[Date Prev][Date Next][Thread Prev][Thread Next][Date Index][Thread Index]
Re: [idn] Some comments
At 15.07 +0100 01-01-13, Dan wrote:
>- There was some comments on 8-bit text i Subject and how it quite
>often was mangled beyond recognition.
>This does show some of the problems that an ACE can result in.
The errors for 8bit in email can be classified in three groups:
- Information loss
- Charset weirdness
- Ascii encoding is not decoded
The main problem is the information loss or charset weirdness
(unknown charset for 8bit data) that happens when people send mail
wrongly tagged/encoded. This is the major problem just because the
receiver can not know reconstruct the mangled data regardless of what
his software is doing.
Non-decoded data is not as problematic, because then information has
not been lost during encoding and transport.
An ACE encoding is in the category of "non-decoded" data, and not
"information loss", while UTF-8 on the wire is in the category of
information loss -- if it is mangled.
>To get non-ASCII into the Subject-line you today need a quite
>complex handling where some parts are encoded and some are not,
>length constraints on the encoded form and a mixture of character sets.
There are length constraints on what you send over the wire. What I
see above is a layering violation. You have to keep things apart, and
remember that with the introduction of MIME, SMTP is used as a
transport mechanism, and whatever you want to send with the help of
SMTP have to be encoded correctly.
>It is even worse with the From:-line. Here only some parts may be
>encoded. I have written software to handle the MIME-encoding of header
>lines. If all header lines had been in UTF-8 (or UCS-2) it would have been
>much, much simpler and much less error prone.
It all depends on what you mean by "simpler". Of course an n:m
mapping is harder than n:1 mapping (i.e. if every email had to be in
Unicode, people only had to know how to map between the local
characters and Unicode).
That is a different thing though than the question whether ACE or
UTF-8 should be used.
Keep the layers separated please!
>- There have been talk about URIs and how they will use non-ASCII and
>if Unix users are willing to edit ACE or use a new tool.
>As a person needing more than ASCII (currently using ISO 8859-1) typing
>in URLs using %-escapes or editing domain names in ACE is unacceptable.

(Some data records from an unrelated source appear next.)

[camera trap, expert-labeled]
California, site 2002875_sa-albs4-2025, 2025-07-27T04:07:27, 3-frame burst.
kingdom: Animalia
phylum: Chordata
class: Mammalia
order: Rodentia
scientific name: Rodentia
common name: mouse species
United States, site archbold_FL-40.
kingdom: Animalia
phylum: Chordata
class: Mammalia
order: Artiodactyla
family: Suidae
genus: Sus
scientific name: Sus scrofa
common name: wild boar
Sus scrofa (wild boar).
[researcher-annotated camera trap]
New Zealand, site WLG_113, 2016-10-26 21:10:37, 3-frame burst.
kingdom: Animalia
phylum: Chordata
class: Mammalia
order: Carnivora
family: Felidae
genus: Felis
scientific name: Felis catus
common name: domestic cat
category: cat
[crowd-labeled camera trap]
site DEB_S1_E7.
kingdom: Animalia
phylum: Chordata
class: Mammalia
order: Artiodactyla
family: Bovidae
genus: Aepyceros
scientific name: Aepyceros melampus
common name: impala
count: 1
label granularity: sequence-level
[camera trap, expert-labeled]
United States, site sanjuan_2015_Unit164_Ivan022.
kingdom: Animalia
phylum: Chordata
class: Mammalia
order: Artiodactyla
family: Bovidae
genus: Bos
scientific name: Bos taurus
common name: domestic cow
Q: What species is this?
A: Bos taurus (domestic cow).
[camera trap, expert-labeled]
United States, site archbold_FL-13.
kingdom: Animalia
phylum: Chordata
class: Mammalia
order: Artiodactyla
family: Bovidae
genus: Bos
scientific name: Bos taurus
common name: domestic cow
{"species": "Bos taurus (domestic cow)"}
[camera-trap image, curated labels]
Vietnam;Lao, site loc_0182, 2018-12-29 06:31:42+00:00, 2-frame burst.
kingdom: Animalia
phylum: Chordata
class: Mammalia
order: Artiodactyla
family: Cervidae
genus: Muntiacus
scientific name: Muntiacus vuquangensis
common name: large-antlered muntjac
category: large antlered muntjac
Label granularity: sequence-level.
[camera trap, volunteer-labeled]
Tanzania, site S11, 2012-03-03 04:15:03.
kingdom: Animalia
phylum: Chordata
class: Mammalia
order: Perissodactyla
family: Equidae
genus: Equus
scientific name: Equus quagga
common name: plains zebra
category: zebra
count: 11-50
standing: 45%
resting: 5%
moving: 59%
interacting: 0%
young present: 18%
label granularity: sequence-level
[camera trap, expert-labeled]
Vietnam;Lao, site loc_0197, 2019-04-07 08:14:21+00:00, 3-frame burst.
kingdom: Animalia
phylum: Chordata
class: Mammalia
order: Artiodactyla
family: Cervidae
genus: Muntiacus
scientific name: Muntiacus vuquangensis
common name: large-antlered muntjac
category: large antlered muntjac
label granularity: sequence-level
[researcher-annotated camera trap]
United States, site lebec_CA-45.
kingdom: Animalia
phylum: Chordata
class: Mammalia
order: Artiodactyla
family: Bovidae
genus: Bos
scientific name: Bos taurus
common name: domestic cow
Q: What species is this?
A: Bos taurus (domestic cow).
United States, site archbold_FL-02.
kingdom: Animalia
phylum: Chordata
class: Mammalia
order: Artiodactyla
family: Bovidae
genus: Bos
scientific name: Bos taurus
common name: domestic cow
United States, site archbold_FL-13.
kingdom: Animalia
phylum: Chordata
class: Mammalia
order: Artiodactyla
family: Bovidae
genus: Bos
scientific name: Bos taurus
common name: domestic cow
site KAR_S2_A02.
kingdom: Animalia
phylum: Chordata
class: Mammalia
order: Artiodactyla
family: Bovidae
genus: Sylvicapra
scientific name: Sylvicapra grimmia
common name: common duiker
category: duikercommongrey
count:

>If I edit domain names in a zone file to be loaded by my DNS server,
>I will edit them using my local character set. I will expect my DNS server
>to convert them into whatever format is used in the DNS protocol.
>If I can get an editor which can support ISO 8859-1 and UTF-8 is a
>friendly way, I might accept to edit my zone files using UTF-8.
>And when I enter URLs I enter them using ISO 8859-1. I am not going to
>%-encode them. And I cannot really see any reason to have them
>%-encoded when being transmitted using HTTP. HTTP is fully capable to
>send 8-bit characters. It is OK for them to be converted into UTF-8 for
>transmission, but any displyed to me must not be in UTF-8 or %-encoding,
>if the letters can be displyed using my local character set.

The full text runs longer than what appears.